> _Task requirements_
Rewrite the records from the first line through the line that contains "135L13 130H7L0 134V146H13L18", swapping "mask_svg" for "outline_svg" and leaving everything else unchanged.

> _Records for the exercise_
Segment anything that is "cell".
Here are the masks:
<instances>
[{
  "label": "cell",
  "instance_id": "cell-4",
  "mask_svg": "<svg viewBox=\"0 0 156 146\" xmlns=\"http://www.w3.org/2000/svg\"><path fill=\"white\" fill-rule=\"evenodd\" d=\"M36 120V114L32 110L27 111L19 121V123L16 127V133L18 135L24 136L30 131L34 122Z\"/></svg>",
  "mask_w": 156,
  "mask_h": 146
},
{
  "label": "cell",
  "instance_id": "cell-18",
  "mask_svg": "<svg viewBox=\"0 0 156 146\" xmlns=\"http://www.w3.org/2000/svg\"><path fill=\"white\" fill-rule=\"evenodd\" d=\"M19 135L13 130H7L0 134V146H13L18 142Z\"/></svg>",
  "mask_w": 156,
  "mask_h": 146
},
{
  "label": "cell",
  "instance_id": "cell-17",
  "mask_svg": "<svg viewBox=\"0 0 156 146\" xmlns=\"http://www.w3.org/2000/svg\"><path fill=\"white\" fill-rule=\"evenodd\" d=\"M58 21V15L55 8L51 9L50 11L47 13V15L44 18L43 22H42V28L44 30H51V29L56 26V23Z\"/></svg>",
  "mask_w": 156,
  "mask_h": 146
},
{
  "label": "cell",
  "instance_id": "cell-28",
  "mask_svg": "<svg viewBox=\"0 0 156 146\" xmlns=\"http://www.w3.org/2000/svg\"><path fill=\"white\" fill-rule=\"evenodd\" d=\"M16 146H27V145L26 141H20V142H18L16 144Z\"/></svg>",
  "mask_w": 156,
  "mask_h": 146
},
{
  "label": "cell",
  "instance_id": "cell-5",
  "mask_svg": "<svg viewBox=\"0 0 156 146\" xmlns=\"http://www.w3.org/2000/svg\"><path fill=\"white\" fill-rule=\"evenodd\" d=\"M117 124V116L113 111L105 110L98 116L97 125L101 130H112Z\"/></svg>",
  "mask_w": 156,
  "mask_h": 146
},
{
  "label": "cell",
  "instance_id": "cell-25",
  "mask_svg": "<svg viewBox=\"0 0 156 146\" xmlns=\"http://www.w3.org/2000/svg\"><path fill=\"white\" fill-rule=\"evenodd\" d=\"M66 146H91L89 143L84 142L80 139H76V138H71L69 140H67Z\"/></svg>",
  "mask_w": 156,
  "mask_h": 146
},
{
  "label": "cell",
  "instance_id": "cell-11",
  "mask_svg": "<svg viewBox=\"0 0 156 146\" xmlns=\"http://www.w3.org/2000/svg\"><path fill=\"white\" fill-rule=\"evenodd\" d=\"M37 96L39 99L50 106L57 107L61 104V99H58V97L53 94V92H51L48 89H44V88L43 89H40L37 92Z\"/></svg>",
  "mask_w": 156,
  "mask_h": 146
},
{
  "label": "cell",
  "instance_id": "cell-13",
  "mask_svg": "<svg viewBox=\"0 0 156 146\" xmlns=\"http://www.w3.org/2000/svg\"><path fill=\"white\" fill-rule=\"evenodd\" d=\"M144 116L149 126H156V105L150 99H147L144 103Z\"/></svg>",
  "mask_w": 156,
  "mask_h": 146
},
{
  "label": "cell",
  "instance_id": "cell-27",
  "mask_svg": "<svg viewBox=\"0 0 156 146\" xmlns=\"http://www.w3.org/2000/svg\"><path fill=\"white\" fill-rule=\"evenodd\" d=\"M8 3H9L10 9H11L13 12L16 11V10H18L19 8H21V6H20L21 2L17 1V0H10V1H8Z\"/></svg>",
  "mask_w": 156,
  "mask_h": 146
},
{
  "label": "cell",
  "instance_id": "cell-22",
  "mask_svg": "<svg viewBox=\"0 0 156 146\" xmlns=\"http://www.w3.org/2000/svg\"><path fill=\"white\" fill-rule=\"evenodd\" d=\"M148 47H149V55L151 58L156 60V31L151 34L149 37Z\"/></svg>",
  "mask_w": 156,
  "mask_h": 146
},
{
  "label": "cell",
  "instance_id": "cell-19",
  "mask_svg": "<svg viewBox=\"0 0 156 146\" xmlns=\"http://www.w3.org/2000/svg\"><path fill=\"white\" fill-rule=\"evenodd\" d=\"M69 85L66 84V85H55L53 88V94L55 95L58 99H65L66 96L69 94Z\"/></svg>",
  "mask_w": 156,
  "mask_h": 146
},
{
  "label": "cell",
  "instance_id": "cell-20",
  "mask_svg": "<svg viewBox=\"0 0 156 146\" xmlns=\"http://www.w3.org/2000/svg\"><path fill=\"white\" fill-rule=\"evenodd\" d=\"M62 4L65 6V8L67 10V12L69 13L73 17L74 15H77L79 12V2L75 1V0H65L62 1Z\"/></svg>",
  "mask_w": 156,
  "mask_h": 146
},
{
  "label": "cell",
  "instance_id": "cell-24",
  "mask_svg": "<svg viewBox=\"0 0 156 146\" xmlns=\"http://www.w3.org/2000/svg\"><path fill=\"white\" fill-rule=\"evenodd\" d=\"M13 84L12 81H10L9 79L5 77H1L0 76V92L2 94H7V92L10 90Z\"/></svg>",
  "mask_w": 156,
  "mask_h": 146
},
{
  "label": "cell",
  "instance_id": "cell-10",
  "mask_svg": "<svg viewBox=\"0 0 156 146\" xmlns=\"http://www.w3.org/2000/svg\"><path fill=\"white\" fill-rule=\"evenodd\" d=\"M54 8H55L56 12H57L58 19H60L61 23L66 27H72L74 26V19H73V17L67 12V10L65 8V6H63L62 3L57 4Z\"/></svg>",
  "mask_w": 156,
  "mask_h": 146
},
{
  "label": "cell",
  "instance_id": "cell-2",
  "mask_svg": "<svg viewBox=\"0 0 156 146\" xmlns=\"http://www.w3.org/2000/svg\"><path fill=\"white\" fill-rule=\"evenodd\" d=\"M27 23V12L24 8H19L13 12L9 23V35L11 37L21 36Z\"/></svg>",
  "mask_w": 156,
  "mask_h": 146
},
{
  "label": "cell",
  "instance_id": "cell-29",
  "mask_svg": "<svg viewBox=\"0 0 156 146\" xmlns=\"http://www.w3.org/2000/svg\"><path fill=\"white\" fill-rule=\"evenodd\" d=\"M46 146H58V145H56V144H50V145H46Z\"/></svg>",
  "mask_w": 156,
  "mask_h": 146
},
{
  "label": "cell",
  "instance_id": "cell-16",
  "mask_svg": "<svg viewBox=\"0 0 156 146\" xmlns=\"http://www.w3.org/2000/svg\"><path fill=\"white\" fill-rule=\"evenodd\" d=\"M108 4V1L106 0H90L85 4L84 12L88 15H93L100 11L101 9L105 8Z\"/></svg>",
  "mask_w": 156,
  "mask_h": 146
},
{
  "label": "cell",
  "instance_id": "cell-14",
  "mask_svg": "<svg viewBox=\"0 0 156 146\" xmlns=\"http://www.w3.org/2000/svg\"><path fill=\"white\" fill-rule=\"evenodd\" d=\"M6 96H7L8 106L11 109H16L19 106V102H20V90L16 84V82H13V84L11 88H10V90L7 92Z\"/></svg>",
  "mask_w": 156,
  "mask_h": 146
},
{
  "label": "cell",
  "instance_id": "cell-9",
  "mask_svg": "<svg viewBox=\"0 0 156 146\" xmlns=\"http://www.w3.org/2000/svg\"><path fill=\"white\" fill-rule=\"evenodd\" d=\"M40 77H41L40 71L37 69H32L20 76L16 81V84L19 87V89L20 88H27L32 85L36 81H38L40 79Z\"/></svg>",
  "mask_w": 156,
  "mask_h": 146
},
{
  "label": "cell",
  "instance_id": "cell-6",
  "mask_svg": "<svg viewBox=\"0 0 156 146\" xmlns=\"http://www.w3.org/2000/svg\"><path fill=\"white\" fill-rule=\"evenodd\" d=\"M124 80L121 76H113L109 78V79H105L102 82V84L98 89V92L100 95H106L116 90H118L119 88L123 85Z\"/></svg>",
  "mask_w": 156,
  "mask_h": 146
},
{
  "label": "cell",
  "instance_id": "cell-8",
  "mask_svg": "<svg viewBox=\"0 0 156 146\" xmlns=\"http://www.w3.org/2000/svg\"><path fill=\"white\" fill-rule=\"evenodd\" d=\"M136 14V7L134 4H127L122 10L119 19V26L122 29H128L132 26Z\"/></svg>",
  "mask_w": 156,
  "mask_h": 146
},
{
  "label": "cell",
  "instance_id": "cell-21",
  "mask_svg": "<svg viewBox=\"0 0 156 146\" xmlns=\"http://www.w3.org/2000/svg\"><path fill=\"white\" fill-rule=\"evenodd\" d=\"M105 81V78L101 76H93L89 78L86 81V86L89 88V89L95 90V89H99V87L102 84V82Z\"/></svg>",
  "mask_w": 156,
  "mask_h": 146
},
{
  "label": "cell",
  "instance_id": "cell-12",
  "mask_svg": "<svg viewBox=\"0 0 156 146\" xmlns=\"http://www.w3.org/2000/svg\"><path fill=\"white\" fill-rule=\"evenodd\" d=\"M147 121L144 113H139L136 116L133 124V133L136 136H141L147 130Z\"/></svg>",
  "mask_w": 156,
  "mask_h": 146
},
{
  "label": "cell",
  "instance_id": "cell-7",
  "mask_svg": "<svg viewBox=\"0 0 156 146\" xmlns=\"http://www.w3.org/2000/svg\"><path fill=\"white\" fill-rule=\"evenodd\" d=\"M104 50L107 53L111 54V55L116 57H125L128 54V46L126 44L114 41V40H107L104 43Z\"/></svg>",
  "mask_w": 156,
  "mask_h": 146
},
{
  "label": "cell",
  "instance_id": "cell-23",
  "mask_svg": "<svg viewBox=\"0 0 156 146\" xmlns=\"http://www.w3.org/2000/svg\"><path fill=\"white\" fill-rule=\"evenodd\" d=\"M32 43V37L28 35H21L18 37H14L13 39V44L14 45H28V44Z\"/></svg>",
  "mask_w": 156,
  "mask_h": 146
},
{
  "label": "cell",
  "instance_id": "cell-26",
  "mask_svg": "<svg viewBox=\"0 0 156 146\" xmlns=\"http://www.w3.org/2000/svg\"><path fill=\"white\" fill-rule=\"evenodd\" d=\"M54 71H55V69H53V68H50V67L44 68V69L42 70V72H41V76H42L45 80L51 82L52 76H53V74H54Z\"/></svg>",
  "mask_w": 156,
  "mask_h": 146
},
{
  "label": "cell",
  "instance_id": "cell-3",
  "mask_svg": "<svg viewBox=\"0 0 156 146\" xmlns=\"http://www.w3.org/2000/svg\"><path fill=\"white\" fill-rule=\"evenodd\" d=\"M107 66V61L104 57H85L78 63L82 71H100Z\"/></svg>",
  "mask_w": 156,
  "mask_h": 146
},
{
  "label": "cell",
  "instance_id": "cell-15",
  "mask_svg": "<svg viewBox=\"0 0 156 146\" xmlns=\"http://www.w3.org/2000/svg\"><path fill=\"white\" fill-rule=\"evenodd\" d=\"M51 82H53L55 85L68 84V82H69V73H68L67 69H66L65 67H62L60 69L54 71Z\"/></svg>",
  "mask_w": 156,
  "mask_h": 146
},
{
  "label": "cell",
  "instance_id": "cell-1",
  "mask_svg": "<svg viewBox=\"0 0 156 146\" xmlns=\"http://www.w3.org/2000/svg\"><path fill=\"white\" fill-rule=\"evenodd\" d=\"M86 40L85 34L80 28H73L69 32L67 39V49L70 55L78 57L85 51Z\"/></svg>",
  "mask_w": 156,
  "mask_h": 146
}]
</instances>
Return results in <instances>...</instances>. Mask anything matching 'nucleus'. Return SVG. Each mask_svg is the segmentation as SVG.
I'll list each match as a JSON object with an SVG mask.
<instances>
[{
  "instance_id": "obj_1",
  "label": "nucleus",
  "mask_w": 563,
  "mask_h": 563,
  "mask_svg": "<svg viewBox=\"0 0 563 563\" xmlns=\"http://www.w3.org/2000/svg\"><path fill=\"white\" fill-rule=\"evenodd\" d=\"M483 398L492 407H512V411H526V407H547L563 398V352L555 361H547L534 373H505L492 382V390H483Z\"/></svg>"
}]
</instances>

> _Completed exercise_
Segment anything that is "cell".
Here are the masks:
<instances>
[{
  "label": "cell",
  "instance_id": "cell-4",
  "outline_svg": "<svg viewBox=\"0 0 156 146\" xmlns=\"http://www.w3.org/2000/svg\"><path fill=\"white\" fill-rule=\"evenodd\" d=\"M36 120V114L32 110L27 111L19 121V123L16 127V133L18 135L24 136L30 131L34 122Z\"/></svg>",
  "mask_w": 156,
  "mask_h": 146
},
{
  "label": "cell",
  "instance_id": "cell-18",
  "outline_svg": "<svg viewBox=\"0 0 156 146\" xmlns=\"http://www.w3.org/2000/svg\"><path fill=\"white\" fill-rule=\"evenodd\" d=\"M19 135L13 130H7L0 134V146H13L18 142Z\"/></svg>",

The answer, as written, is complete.